Mission
Sentinel-2A
Sentinel-2A is the first half of the Sentinel-2 mission, which also includes the identical satellite, Sentinel-2B.
Sentinel-2 is providing high-resolution optical imagery of agriculture, forests, land-use change and land-cover change. It is mapping biophysical variables such as leaf chlorophyll content, leaf water content and leaf area index. It is also monitoring coastal and inland waters and helping with risk and disaster mapping.
The Sentinel-2 mission is providing global coverage of Earth's land surface every 5 days. The satellites' state-of-the-art Multispectral Imager (MSI) instrument offers high-resolution optical imagery.
The MSI payloads acquire, store and then download up to 1.6 TB of data per orbit. The data are transmitted to the Sentinel ground stations and via high data-rate laser links to a geostationary telecoms satellite, Alphasat, and via the European Data Relay Satellite (EDRS) system, as well as using the more usual x-band radio data downlink. The Flight Control Team uploads commands and receives satellite status and health information via ESA's Estrack ground station at Kiruna, Sweden.
Sentinel-2A and -2B will fly an initial nominal mission of seven years, with extensions possible until on-board consumables are exhausted (each carries 123 kg of fuel including that necessary for end-of-life deorbiting), to a maximum of 12 years.
In the routine phase, the Sentinel-2 Flight Control Team comprises six engineers dedicated to Sentinel 2A and 2B, and a team of spacecraft controllers shared between all the Sentinel missions. They work in a control room dedicated to Sentinels located at ESOC and in close coordination with the teams operating the other Sentinel missions.
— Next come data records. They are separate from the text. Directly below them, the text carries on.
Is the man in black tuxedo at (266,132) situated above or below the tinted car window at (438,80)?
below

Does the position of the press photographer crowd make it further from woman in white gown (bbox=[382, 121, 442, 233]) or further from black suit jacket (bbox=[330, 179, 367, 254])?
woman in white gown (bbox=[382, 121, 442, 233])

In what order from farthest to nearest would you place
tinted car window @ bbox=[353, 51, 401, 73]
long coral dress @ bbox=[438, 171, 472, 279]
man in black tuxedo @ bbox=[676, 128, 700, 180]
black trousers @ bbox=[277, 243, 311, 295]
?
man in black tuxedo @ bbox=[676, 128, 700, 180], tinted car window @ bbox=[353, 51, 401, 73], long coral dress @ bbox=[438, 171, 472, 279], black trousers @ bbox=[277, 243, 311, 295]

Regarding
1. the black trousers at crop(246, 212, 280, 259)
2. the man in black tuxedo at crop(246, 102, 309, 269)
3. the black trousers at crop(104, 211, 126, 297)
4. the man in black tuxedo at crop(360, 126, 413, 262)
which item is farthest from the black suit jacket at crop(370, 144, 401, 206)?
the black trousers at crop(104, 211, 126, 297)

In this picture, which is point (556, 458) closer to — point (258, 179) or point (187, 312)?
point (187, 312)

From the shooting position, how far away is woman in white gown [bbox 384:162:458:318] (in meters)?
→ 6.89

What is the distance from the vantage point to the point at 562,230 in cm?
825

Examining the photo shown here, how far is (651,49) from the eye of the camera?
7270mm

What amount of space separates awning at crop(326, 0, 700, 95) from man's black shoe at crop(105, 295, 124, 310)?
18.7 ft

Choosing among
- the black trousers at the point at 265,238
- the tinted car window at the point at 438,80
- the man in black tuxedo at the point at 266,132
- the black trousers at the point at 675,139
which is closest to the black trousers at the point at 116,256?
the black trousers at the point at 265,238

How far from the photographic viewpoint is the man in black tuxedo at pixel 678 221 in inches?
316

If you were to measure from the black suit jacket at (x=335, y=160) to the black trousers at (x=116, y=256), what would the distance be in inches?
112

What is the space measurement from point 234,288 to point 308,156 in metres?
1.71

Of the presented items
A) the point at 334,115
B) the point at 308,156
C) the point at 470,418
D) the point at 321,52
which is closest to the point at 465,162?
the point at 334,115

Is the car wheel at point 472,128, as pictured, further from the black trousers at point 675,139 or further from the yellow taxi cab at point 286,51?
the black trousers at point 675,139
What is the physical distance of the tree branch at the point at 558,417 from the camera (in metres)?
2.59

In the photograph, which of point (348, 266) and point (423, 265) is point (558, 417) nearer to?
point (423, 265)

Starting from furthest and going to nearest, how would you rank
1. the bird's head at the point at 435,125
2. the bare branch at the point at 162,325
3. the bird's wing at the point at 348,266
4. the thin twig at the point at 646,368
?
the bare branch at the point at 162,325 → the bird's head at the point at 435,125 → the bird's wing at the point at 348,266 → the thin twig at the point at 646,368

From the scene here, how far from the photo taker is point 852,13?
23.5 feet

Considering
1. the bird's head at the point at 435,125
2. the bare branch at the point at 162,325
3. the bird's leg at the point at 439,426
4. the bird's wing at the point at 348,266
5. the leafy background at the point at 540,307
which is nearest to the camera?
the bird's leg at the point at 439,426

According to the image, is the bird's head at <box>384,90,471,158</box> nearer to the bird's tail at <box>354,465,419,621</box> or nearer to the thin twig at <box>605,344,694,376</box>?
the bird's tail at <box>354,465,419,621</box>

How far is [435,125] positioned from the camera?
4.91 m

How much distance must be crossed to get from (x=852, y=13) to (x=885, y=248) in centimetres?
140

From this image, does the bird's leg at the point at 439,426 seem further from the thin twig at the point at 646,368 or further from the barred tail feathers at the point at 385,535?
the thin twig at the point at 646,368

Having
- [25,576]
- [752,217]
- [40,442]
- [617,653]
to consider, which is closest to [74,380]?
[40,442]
The team are responsible for all aspects of flight control, including mission planning, maintaining attitude and orbit control, monitoring the real-time status of the satellite and its power, navigation, thermal and propulsion systems, executing orbital manoeuvres and much else. They are supported by other specialists at ESOC, including experts from flight dynamics, ground facilities, tracking stations, space debris and mission data systems. For each launch campaign and during the critical few weeks following each lift-off, the team is augmented by additional engineers and specialists.
Like many Earth missions at ESA, the ground segment for Sentinel-2 is split into two halves: the Flight Operations Segment (FOS) for flight control, based at ESOC, and the Payload Data Ground Segment (PDGS) for downloading, processing and distributing the MSI images.
At ESOC, the FOS includes the Sentinel Mission Control System (MCS), which comprises hardware and software for telecommanding, receipt and handling of telemetry, data archiving and processing all other tasks essential for controlling the mission.
It also includes the Sentinel Mission Scheduling System, the Sentinel-1, -2 and -3 satellite simulators – to support procedure validation, operator training and simulation campaigns – and the Sentinel Flight Dynamics System (FDS), which supports all activities related to attitude and orbit determination and prediction, preparation of slew and orbit manoeuvres and evaluation of satellite dynamics and navigation.
For Sentinel-2, ‘housekeeping’ telemetry from the satellites can be downlinked via the ground station, using a 2-Mb/second link, or received from the PDGS via the X-band downlinks performed every orbit.